The results have been striking. Van Agtmael and Bakker report that Akron’s many small companies in the polymer industry now employ more people than the tire companies did at their peak.
This is not a return to traditional manufacturing. The companies and universities involved work on a collaborative, open-knowledge model. This means that because each has a very specific competitive focus, they are able to share broad insight and work together on innovations from research and new scientific developments (the universities act as coordinators for such projects, which exempts corporate collaboration from anti-trust concerns). The closed, secretive and insular research and development model is a thing of the past.
Another critical difference from traditional manufacturing is that these new industries require workers with advanced training. This is another key role for government, particularly in supporting community colleges that are re-tooling to provide technical training that equips workers for these kinds of positions. Work-study models at universities are also becoming more common in these regions.
Van Agtmael and Bakker describe these regions as new and emerging “brainbelts” that compete not on cheap labor but on the advanced skills and knowledge of companies and workers and the resulting uniqueness and high value of the area’s products. They are competitive by being smarter rather than cheaper — and, it’s hoped, more sustainable because they offer advantages that outweigh cheaper labor.

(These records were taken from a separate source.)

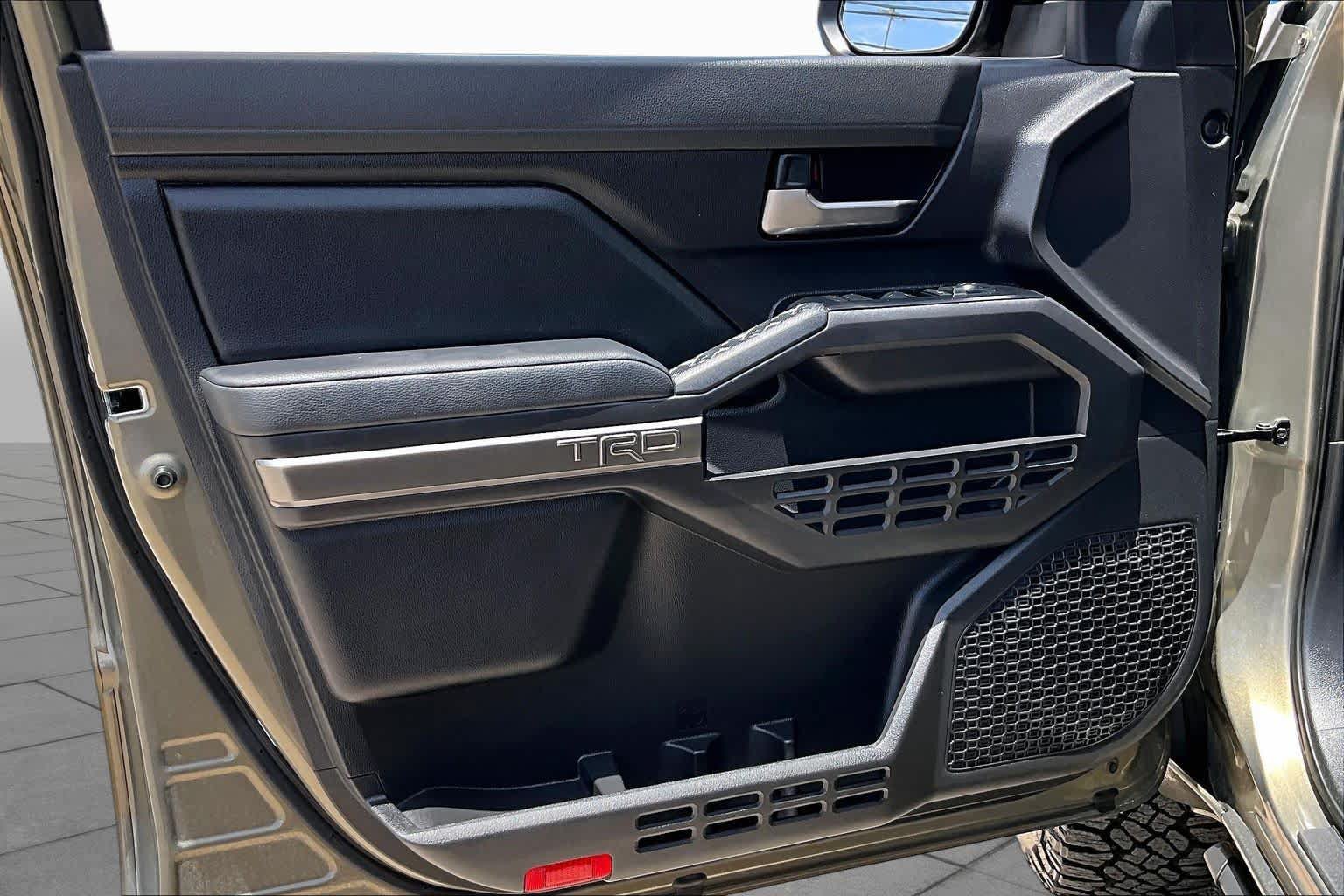 Used 2025 Toyota Tacoma TRD Sport AWD/4WD image 20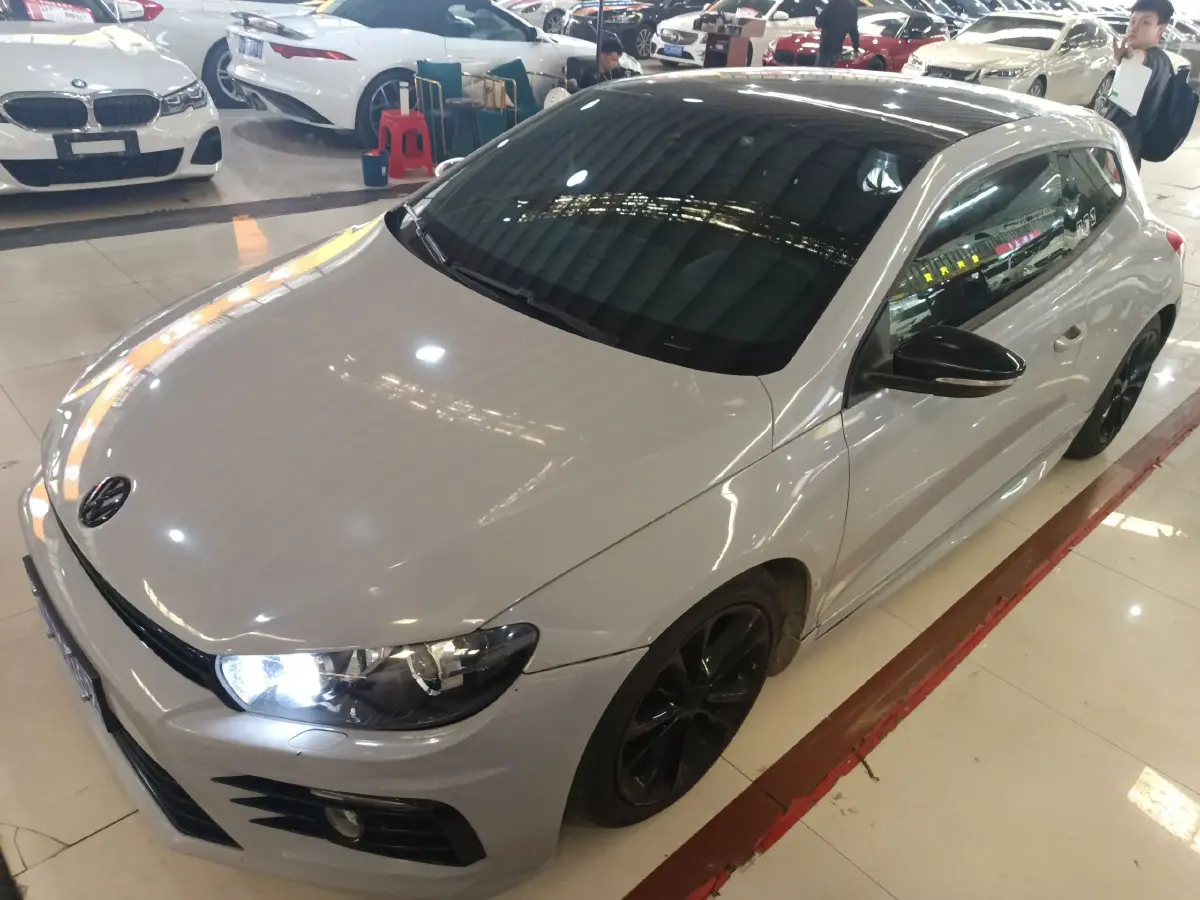 2011 Volkswagen Scirocco 2.0T 211HP L4 6DCT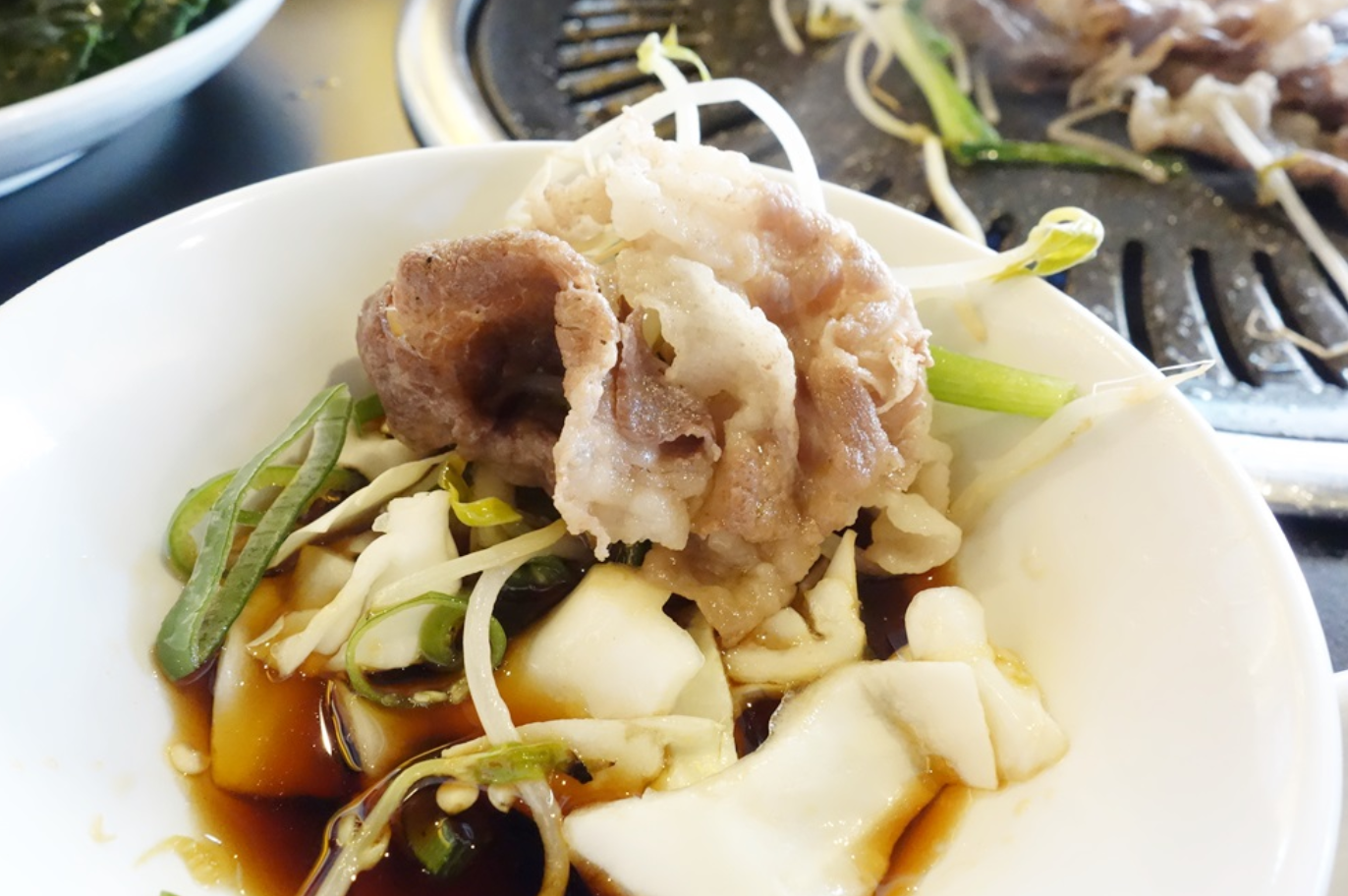 生野菜に包んで食べる焼肉のシーン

Attacks on free trade, especially when linked to the closing of a specific factory, may be crowd-pleasers on the campaign trail. Some people win and others lose when international agreements make it easier to move jobs and goods across borders — and the United States has done a poor job of compensating those who lose out. We should do much better for such workers.
But if politicians are truly interested in putting Americans back to work, they might be more successful by learning from, and building on, the policies that are revitalizing deindustrialized cities and regions.
Guian McKee is an associate professor of public policy at the University of Virginia’s Miller Center. He is the author of “The Problem of Jobs: Liberalism, Race, and Deindustrialization in Philadelphia” and is working on a book about the rise of the health-care economy in American cities after World War II.